DrunkBear is characterised by a complete personality change after consuming alcohol: he becomes highly sociable, a crazy dancer and fantastically uninhibited.

DrunkBear also begins to share some of his personal feelings (that are usually locked in the deepest darkest recesses of his mind) while inebriated and even dares to make (as yet unfulfilled) promises.

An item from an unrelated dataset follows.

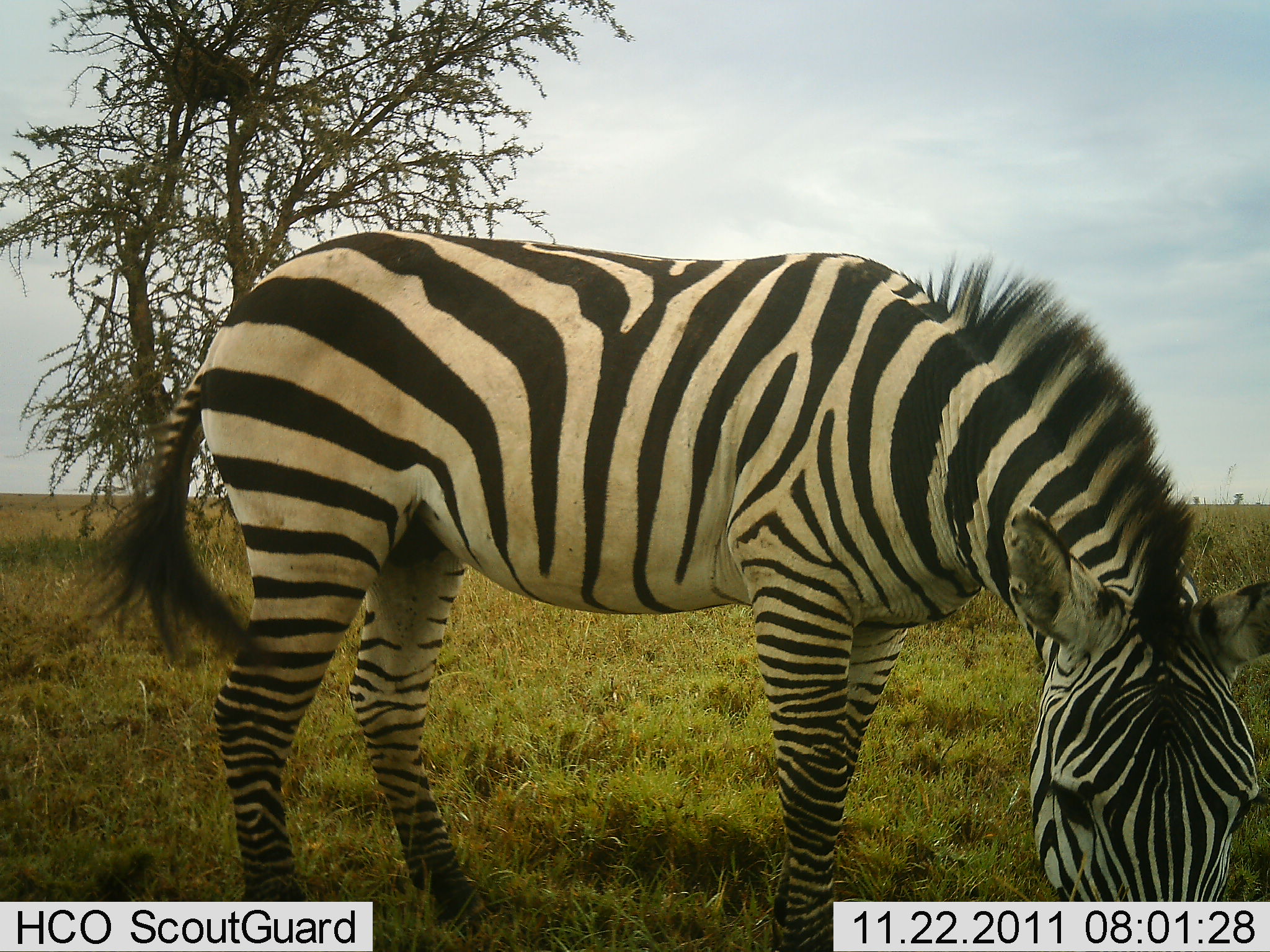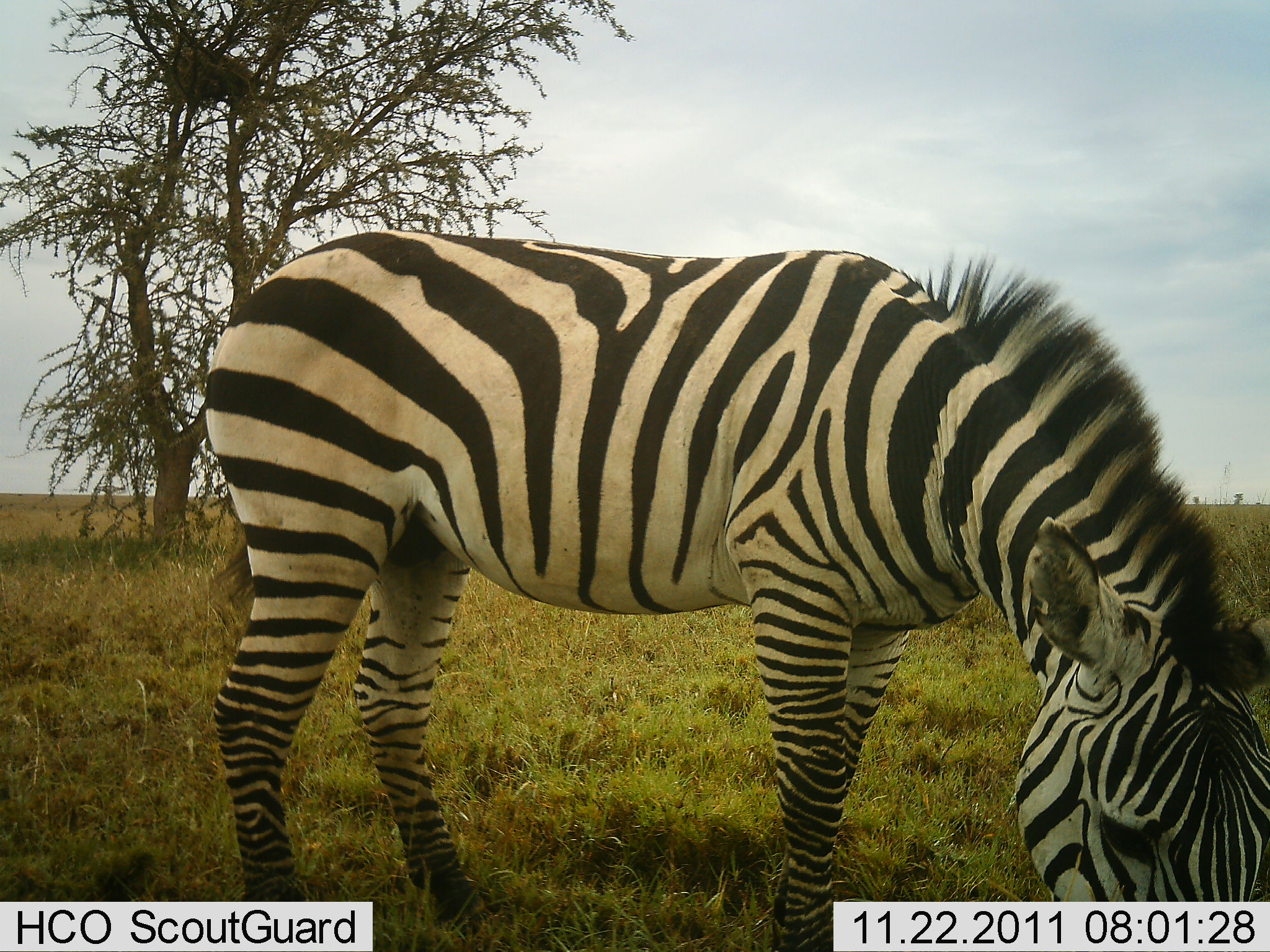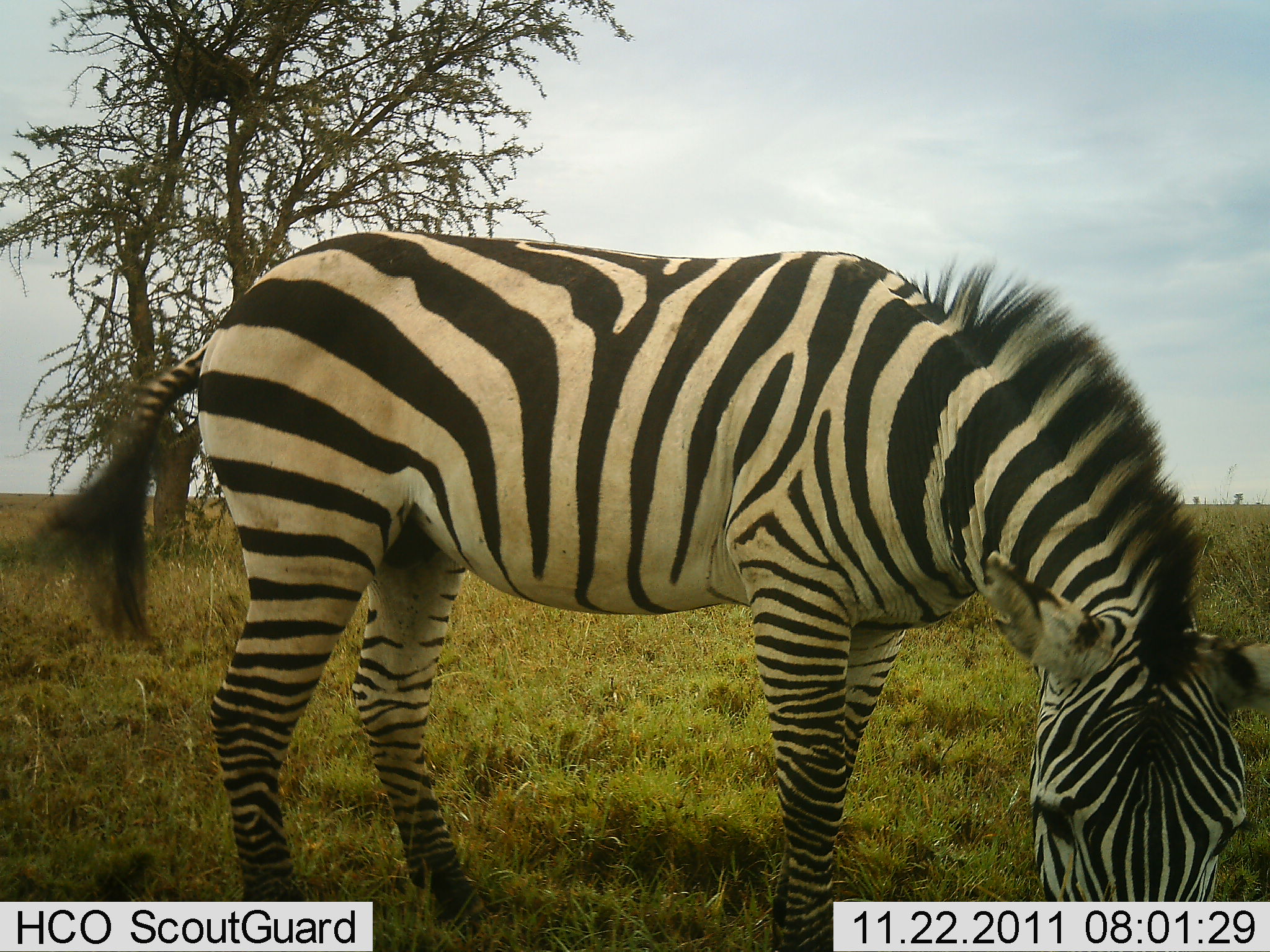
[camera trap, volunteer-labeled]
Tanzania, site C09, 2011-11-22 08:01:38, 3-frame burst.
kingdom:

DrunkBear’s favourite drinks include Kwak, Konig, Jaegerbombs and Duval, but any old beer or spirit will do when DrunkBear’s out on the town. Less preferred beers are Timmermans and Stella, the latter because DrunkBear already likes to beat women and so doesn’t want to become even more of a misogynist.

Oddly enough, DrunkBear, even after ten pints, is still not inclined to wear a pink tutu or to dance for prolonged periods with certain people, but his lackadaisical behaviour more than makes up for this.

All in all, DrunkBear is the typical British LAD, and reaches astronomically high levels of banter and pars harder than even Tempz himself.
There was StealBear, and BrowneBear, and WarBear, and KillBear, and DrunkBear…

Person 1: “DrunkBear, do you want another pint?”
DrunkBear: “No, I’d like another six please!”